この保険料控除は、実際に保険料を負担した方の所得控除対象として計算します。

例えば、妻が契約者である終身保険料を給与所得者である夫が支払っている場合には、夫の所得控除の対象となります。
また、妻に対する国民健康保険を給与所得者である夫が支払っている場合には、夫の所得控除の対象となります。

ですから、保険の契約者や被保険者が給与所得者であるかどうかにかかわらず
基本的には、保険料控除証明書さえ提出されれば、その保険料はその給与所得者の所得控除対象と考えて構いません。(例外として、④小規模企業共済等掛金控除は契約者本人分のみが控除対象です。)

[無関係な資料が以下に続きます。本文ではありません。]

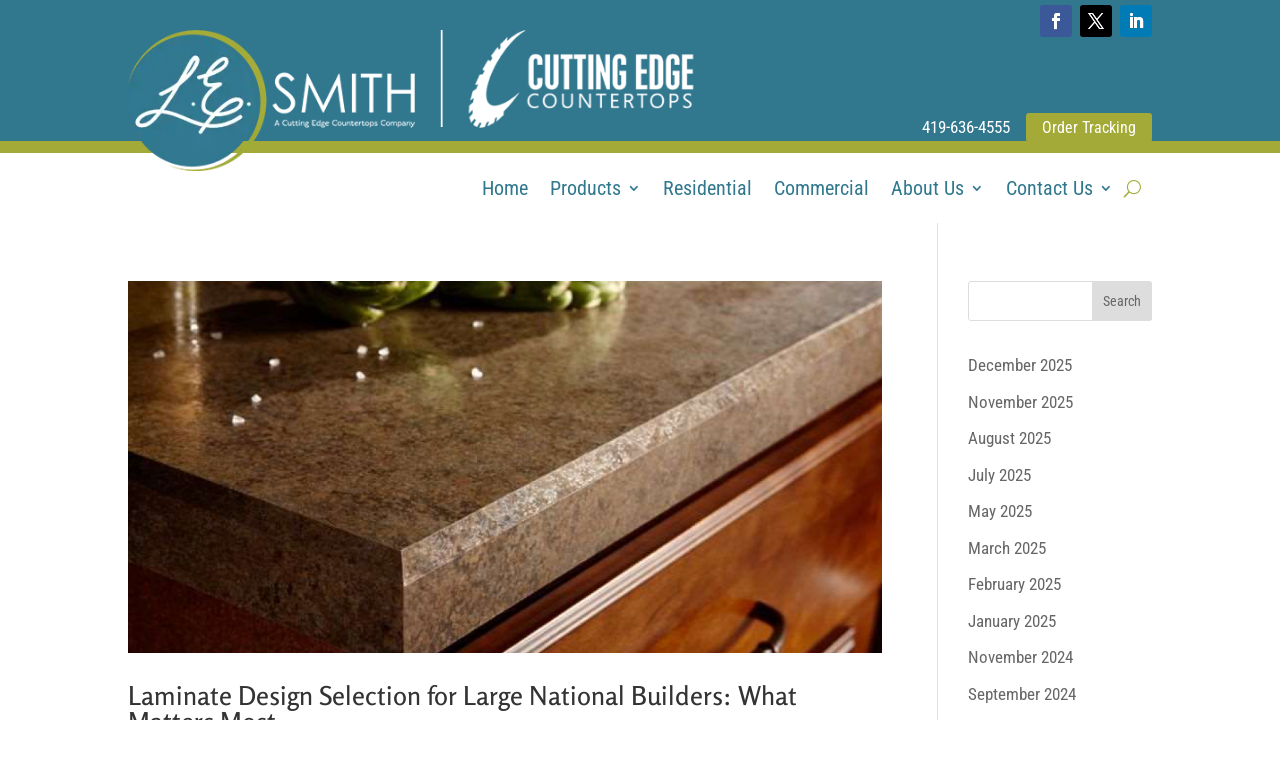

--- FILE ---
content_type: text/css
request_url: https://www.lesmith.com/wp-content/et-cache/taxonomy/post_tag/32/et-divi-dynamic-tb-14-tb-28-late.css
body_size: -215
content:
@font-face{font-family:ETmodules;font-display:block;src:url(//www.lesmith.com/wp-content/themes/Divi/core/admin/fonts/modules/social/modules.eot);src:url(//www.lesmith.com/wp-content/themes/Divi/core/admin/fonts/modules/social/modules.eot?#iefix) format("embedded-opentype"),url(//www.lesmith.com/wp-content/themes/Divi/core/admin/fonts/modules/social/modules.woff) format("woff"),url(//www.lesmith.com/wp-content/themes/Divi/core/admin/fonts/modules/social/modules.ttf) format("truetype"),url(//www.lesmith.com/wp-content/themes/Divi/core/admin/fonts/modules/social/modules.svg#ETmodules) format("svg");font-weight:400;font-style:normal}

しかし、生命保険の場合、保険料を負担する人と保険金を受取る人が誰かによって
将来、給与所得者やその家族が不要な税金を負担することにもなりかねません。

よって、後々のトラブルを避けるためにも、本年から支払いが始まった生命保険料がある場合には、
その保険料を支払ったのが給与所得者本人であることを念のために確認しておきましょう。

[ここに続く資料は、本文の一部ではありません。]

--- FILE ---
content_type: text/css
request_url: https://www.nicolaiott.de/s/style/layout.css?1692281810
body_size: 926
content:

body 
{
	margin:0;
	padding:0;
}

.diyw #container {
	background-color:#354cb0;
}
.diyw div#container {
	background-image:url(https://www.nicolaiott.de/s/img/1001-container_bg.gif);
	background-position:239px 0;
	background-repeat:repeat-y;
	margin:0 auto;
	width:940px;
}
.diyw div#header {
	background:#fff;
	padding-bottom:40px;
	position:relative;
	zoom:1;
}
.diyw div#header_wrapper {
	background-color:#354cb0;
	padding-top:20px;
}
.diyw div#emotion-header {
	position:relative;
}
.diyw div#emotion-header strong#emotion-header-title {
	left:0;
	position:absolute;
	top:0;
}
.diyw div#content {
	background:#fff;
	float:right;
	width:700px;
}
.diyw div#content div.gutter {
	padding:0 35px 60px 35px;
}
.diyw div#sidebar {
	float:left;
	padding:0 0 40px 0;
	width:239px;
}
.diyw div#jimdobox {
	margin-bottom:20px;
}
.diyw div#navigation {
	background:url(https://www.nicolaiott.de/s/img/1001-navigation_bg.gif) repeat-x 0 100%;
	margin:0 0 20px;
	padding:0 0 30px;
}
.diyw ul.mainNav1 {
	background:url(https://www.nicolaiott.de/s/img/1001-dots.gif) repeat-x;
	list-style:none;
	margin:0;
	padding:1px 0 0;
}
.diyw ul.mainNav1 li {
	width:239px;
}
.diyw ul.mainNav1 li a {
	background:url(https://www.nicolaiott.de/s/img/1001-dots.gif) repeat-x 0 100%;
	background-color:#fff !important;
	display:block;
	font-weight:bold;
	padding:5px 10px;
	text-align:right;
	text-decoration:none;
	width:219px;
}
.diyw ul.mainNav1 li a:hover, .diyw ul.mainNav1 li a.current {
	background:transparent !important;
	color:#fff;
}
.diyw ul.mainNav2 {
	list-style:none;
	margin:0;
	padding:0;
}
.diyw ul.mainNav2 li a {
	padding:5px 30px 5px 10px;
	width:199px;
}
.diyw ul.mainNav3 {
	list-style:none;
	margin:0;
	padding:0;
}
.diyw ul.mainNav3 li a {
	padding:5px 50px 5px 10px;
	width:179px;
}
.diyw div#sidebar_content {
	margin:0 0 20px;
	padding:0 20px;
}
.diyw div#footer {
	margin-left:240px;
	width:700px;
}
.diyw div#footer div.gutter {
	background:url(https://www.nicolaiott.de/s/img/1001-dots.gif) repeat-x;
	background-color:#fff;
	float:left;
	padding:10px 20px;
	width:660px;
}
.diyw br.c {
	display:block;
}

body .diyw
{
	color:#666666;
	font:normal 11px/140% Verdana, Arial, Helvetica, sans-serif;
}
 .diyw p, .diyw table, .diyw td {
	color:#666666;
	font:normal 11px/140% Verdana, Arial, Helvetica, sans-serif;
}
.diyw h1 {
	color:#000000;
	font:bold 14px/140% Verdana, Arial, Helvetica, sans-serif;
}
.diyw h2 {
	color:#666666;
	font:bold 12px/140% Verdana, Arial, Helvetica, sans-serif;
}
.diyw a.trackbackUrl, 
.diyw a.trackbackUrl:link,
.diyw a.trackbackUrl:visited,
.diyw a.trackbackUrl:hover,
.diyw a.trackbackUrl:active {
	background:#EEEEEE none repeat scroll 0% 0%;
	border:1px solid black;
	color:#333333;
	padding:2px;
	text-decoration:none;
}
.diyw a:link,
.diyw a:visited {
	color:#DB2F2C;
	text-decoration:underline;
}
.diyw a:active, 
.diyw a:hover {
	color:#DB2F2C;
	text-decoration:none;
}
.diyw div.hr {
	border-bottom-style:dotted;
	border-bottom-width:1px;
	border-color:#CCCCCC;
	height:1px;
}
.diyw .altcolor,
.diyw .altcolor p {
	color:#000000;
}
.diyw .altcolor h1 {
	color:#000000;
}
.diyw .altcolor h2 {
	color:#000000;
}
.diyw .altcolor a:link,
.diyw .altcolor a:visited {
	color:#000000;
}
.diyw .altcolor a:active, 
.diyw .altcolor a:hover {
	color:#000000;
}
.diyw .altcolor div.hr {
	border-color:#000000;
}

また、年末調整の資料として保険料控除のための書類を会社に提出することができない場合には
年末調整において保険料控除を受けることはできません。

提出期限内に書類が提出されなくて年末調整業務が遅延したり、
提出期限後に書類を提出されて年末調整計算をやり直すことは、業務効率を下げることとなります。

ですから、「提出期限までに書類を整えることができなかった従業員については、
保険料控除を税額に反映したい場合、後日ご本人で確定申告を行うこととなる」と
事前にアナウンスしておくと、よろしいのではないでしょうか。